Application portability across public clouds with kubernetes - hardwaresofton
https://www.youtube.com/watch?v=5W0UGxVOrD4
======
hardwaresofton
tl;dr - During the linked talk, the speakers deploy a pacman game across 3
cloud providers (aws, azure, gcp), with shared storage (and a principled
approach for some other common storage needs), and it's near effortless

Wanted to post this talk for those who might still be on the fence about the
value provided by a platform like k8s or the ecosystem (or at least knowing
vaguely what it is/why it exists) -- k8s isn't the usual high hype low value
proposition.

k8s isn't the first container orchestration system, and it likely won't be the
last, but it's the only one that has official, branded support from just about
every big cloud vendor.

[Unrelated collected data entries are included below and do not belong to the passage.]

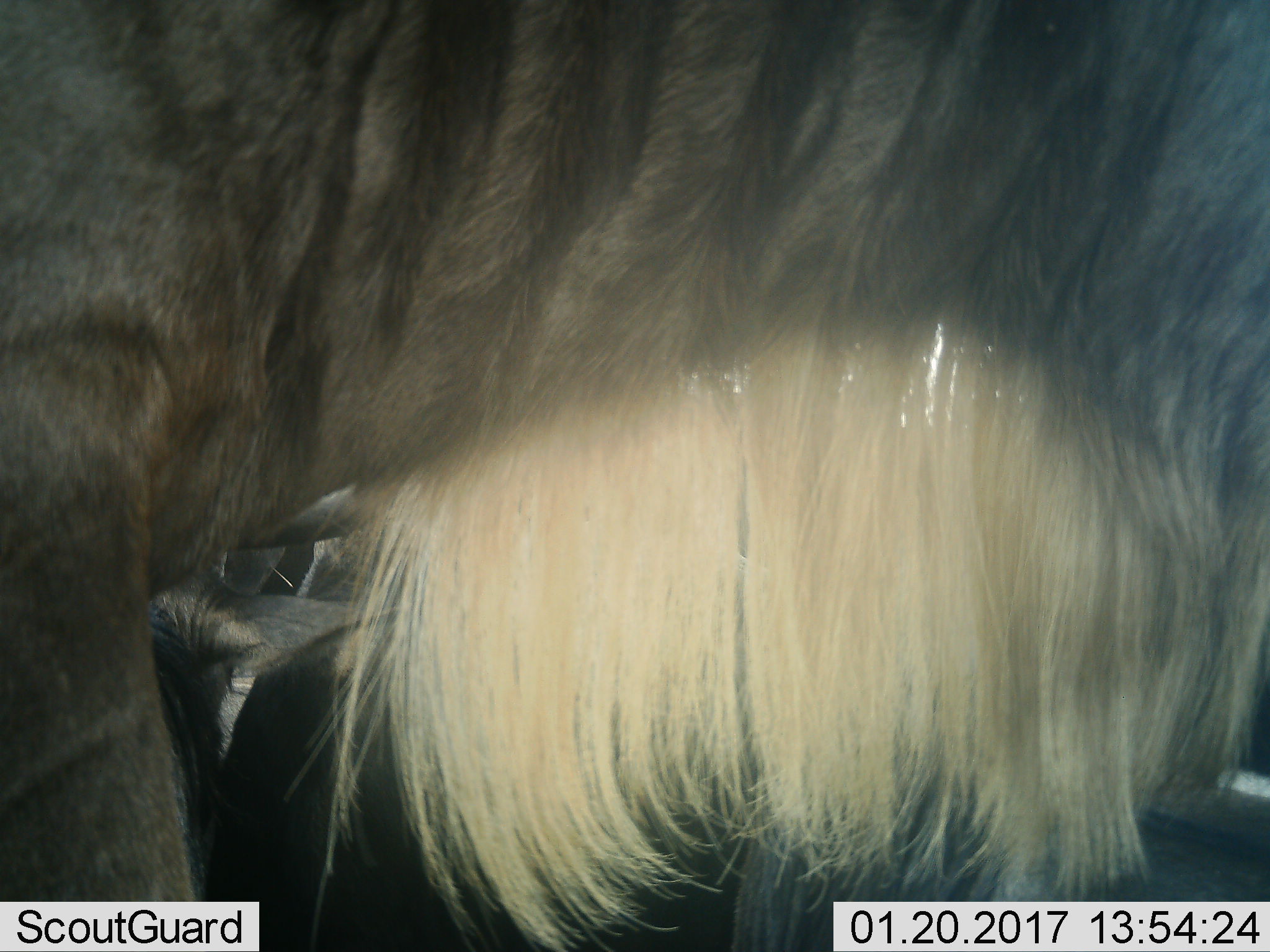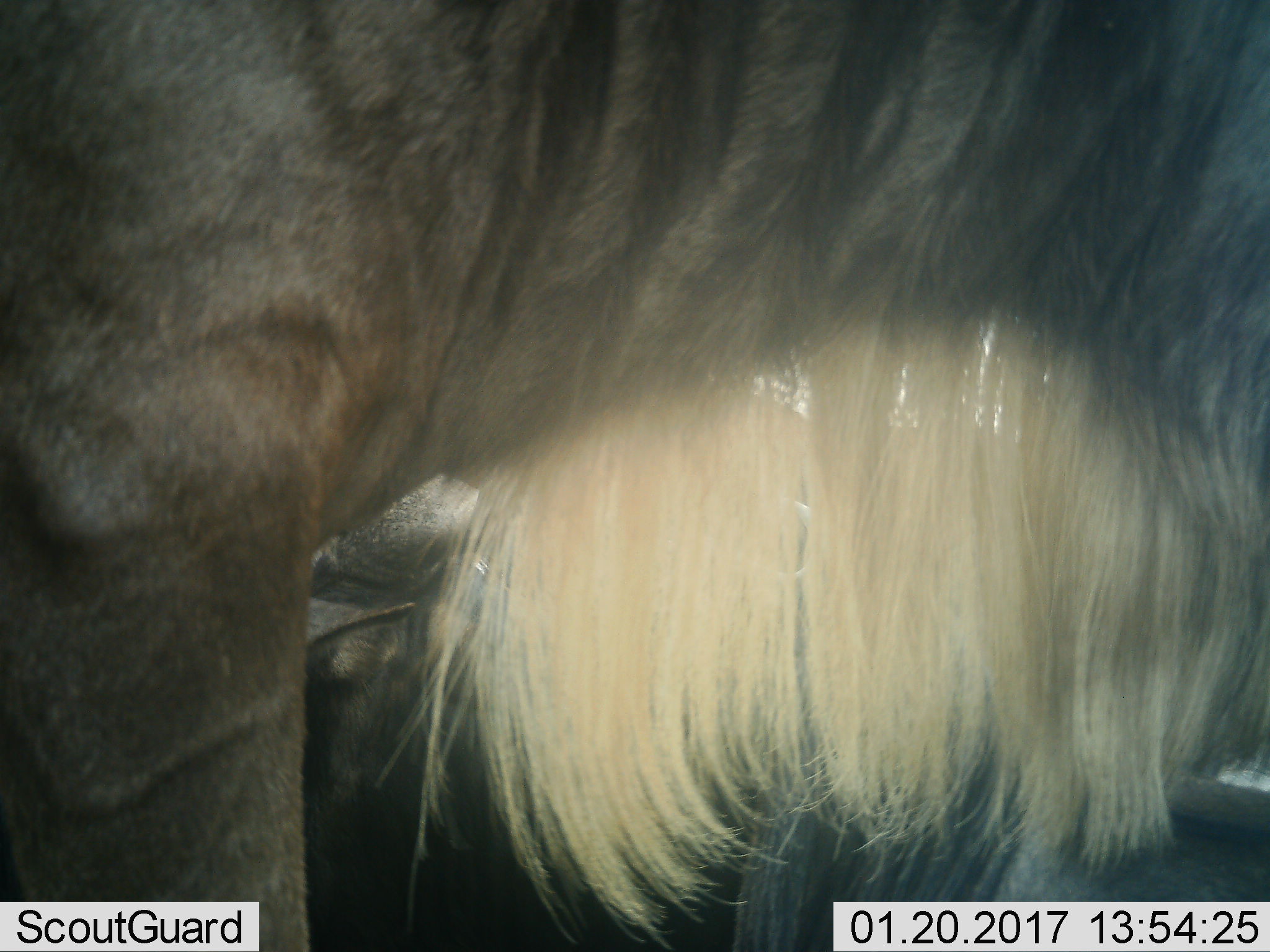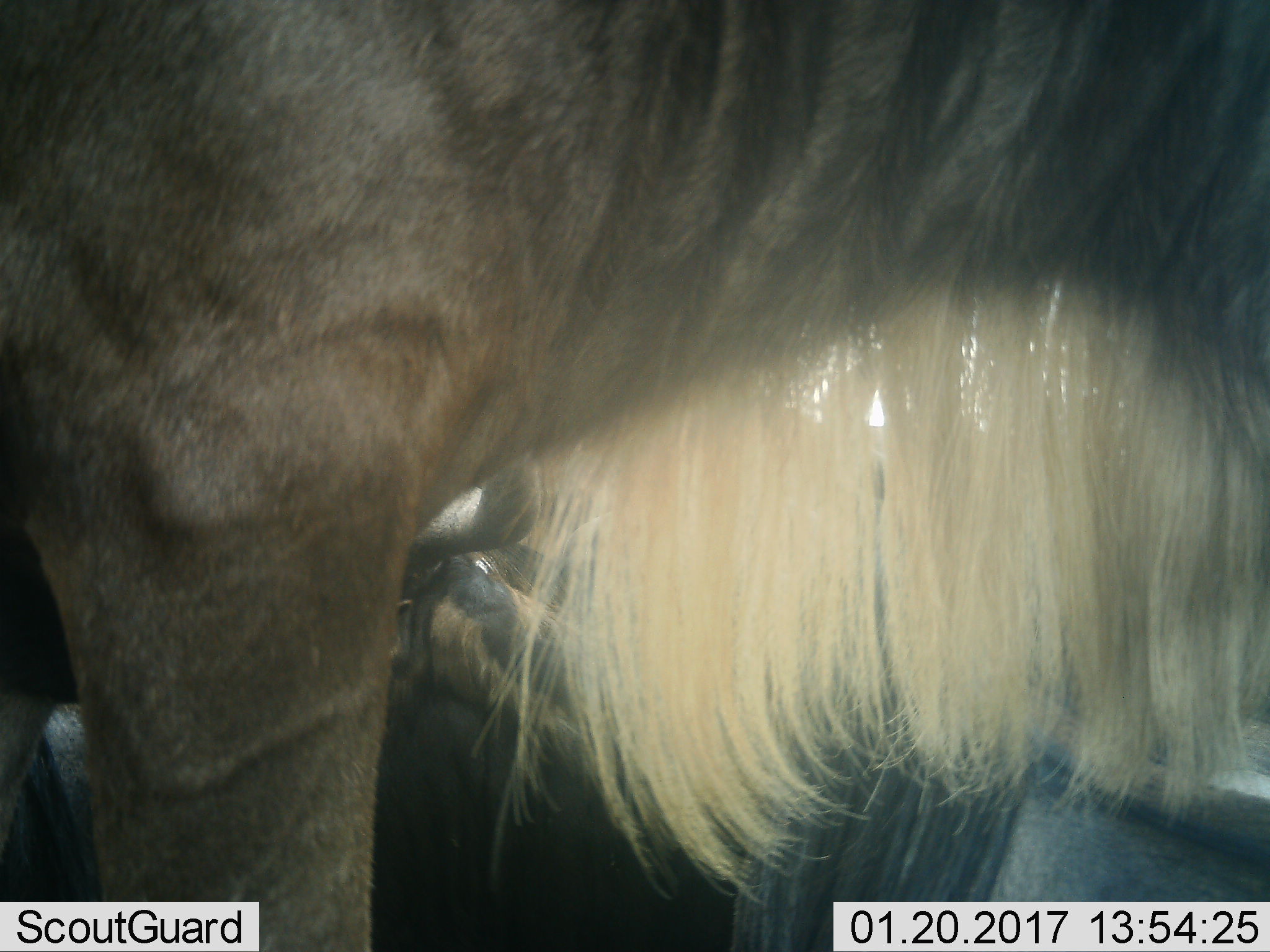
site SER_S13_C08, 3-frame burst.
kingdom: Animalia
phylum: Chordata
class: Mammalia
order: Artiodactyla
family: Bovidae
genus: Connochaetes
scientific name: Connochaetes taurinus taurinus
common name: blue wildebeest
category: wildebeestblue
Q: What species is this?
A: Wildebeestblue (blue wildebeest) (Connochaetes taurinus taurinus).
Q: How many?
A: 3.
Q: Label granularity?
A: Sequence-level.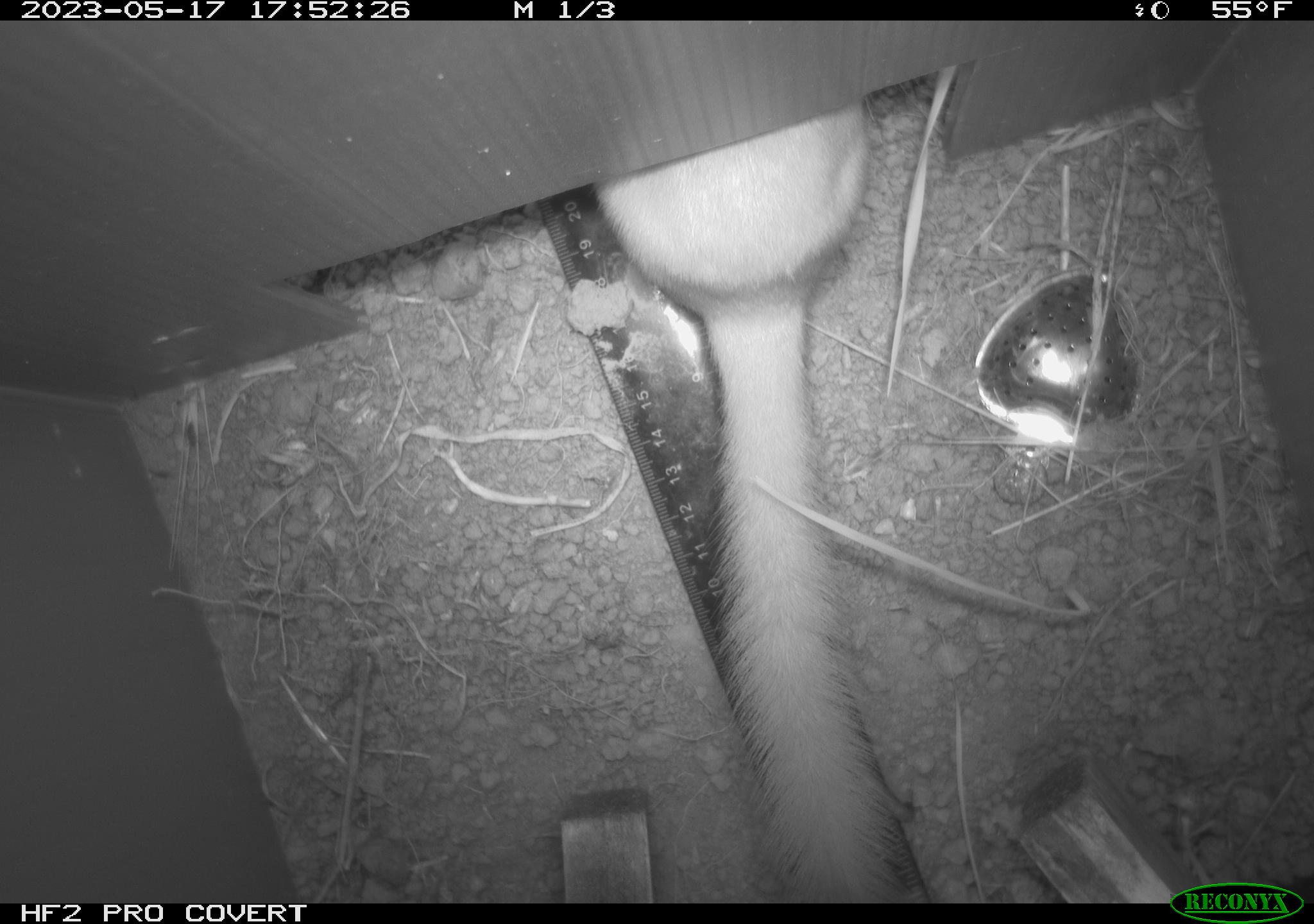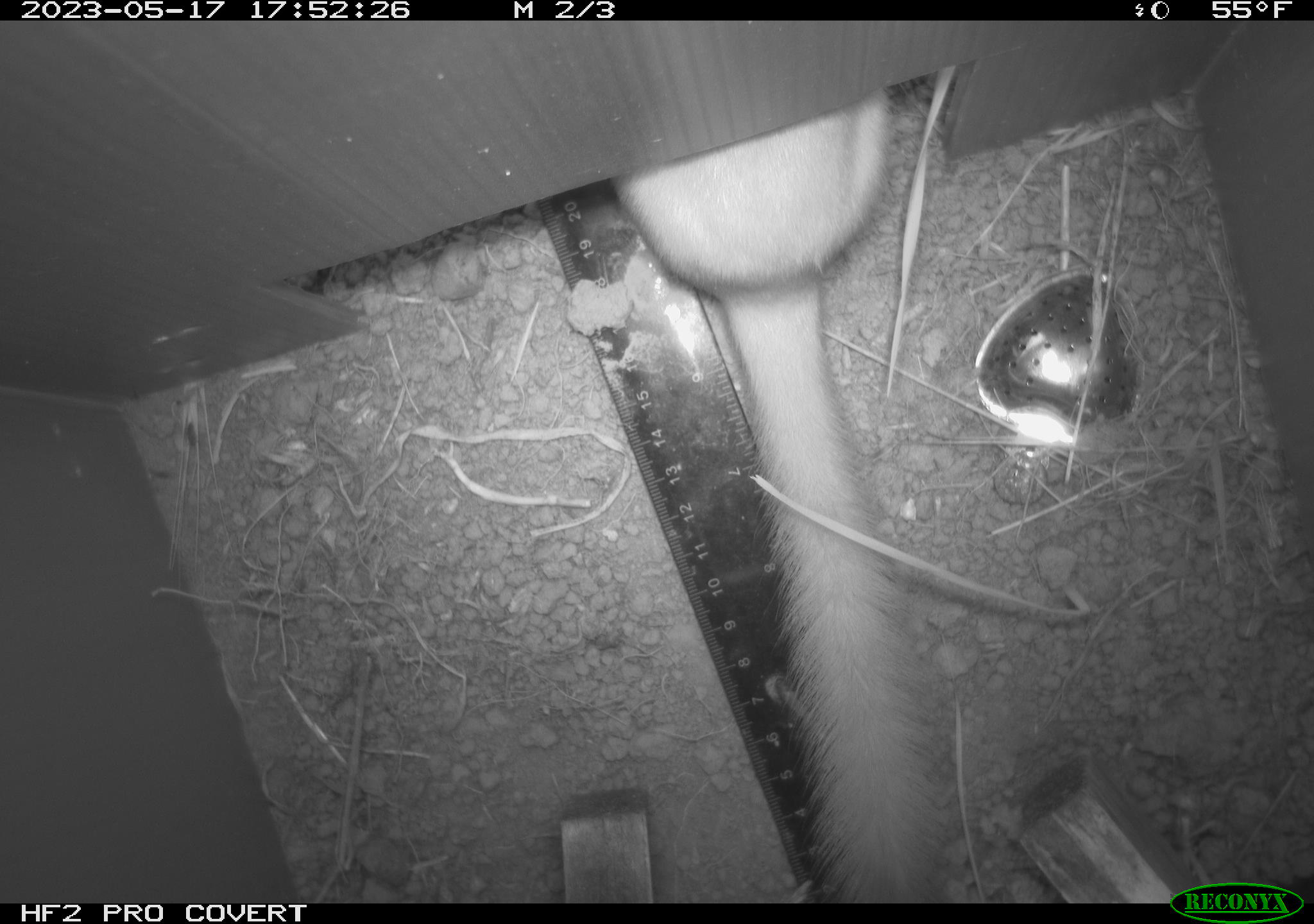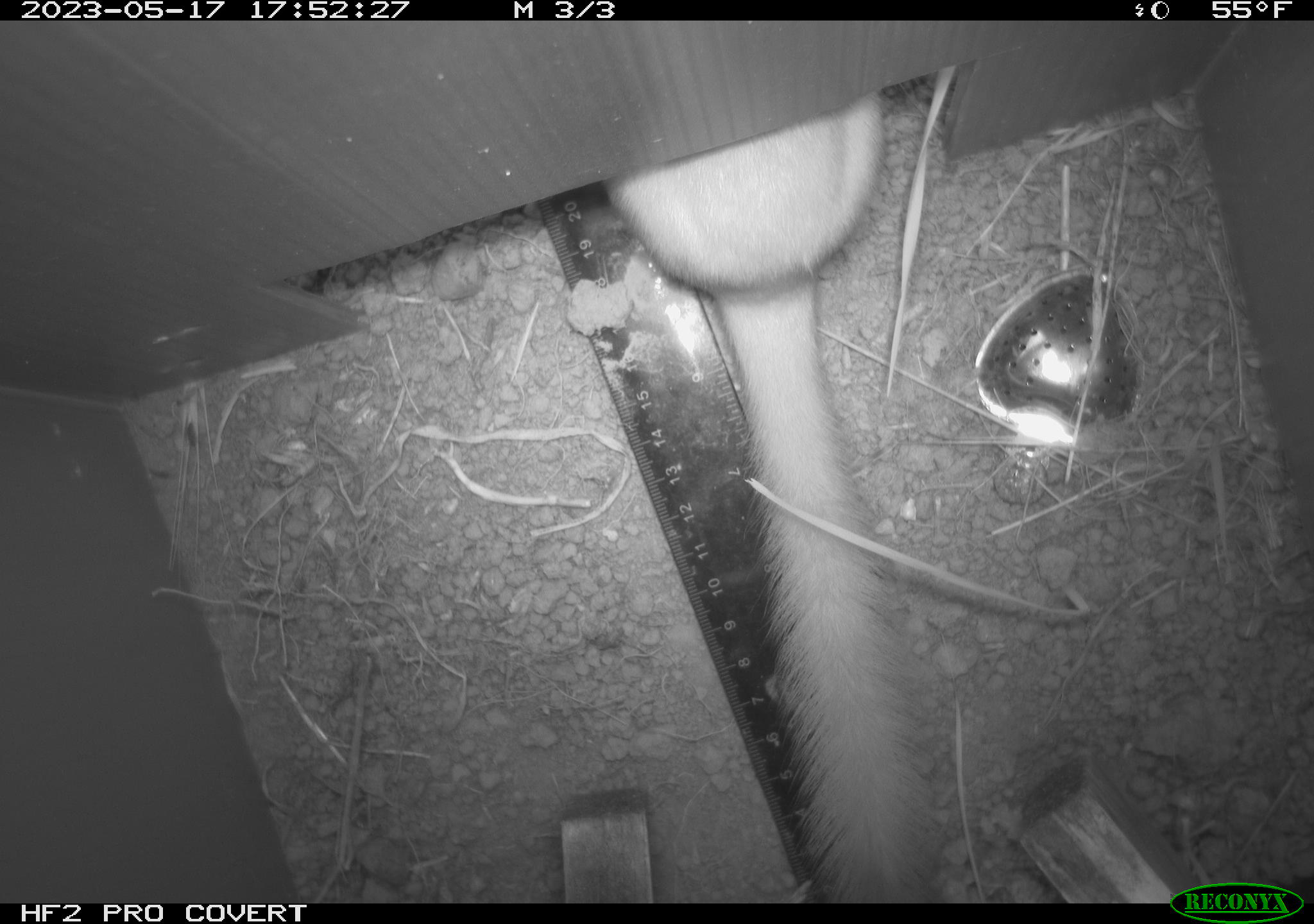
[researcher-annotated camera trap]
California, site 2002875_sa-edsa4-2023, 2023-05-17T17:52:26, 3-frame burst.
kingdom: Animalia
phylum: Chordata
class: Mammalia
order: Carnivora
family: Mustelidae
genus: Neogale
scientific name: Neogale frenata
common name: long-tailed weasel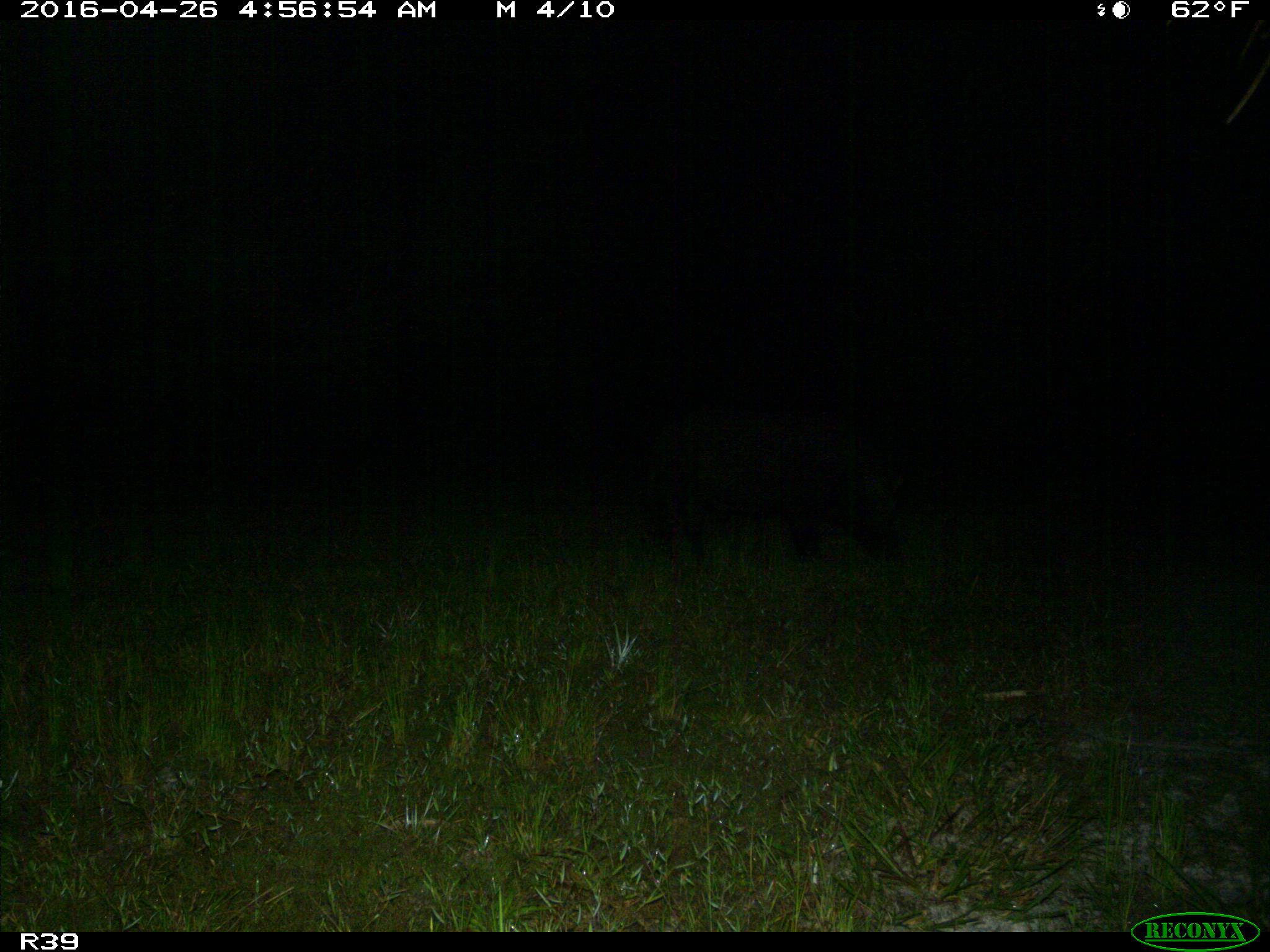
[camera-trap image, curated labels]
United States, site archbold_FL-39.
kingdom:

This is different.

If we really want to get into how I feel about it, I think k8s is a step
change in how people deploy applications -- for context some things I consider
"previous" steps are containers ("bare" in that they're managed by
systemd/ansible/chef/whatever else), VMs, processes on shared hardware (i.e.
no isolation), CGI, Java app servers/Servlet containers, etc).

Just wanted to at least present the idea that K8S isn't just a hype train (I
won't name other technologies that were bad investments but certainly were
hyped a lot) -- it is definitely far from perfect, and has a high initial
complexity but it certainly is delivering on some things people haven't been
able to get consistently right for years.